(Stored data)
— begin —
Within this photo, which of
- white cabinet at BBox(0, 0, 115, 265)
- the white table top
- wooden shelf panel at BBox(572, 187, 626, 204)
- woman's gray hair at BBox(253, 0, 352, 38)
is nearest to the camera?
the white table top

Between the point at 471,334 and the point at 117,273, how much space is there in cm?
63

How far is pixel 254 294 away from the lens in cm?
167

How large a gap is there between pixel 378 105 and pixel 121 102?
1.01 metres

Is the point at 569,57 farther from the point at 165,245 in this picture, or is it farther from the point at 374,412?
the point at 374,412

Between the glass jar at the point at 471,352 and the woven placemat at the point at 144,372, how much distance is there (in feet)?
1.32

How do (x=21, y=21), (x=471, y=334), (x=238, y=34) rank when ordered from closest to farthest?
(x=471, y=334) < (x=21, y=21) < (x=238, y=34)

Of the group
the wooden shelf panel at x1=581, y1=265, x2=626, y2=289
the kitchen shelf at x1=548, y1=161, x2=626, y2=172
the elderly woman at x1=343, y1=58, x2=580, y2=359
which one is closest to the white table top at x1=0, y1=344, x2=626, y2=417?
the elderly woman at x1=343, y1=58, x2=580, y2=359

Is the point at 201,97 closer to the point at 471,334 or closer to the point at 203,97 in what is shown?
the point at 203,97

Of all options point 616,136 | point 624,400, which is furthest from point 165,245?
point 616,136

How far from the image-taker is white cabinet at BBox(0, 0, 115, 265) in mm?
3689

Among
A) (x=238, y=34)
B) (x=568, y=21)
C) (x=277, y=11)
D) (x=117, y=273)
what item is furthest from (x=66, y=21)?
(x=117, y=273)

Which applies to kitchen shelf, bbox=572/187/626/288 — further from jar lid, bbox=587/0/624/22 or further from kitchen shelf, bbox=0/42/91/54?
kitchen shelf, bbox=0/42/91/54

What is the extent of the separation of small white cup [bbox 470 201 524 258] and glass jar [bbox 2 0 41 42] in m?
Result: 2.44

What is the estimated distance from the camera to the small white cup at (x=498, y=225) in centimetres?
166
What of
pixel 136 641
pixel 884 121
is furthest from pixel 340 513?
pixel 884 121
— end —
**Requirement:** Convert the material into a Markdown table with columns headed No. and Line. Start with the line containing "What is the estimated" and go on through the end of the material. Give each line a row number and leave out blank lines.

**Task answer:**
| No. | Line |
|---|---|
| 1 | What is the estimated distance from the camera to the small white cup at (x=498, y=225) in centimetres? |
| 2 | 166 |
| 3 | What of |
| 4 | pixel 136 641 |
| 5 | pixel 884 121 |
| 6 | is furthest from pixel 340 513? |
| 7 | pixel 884 121 |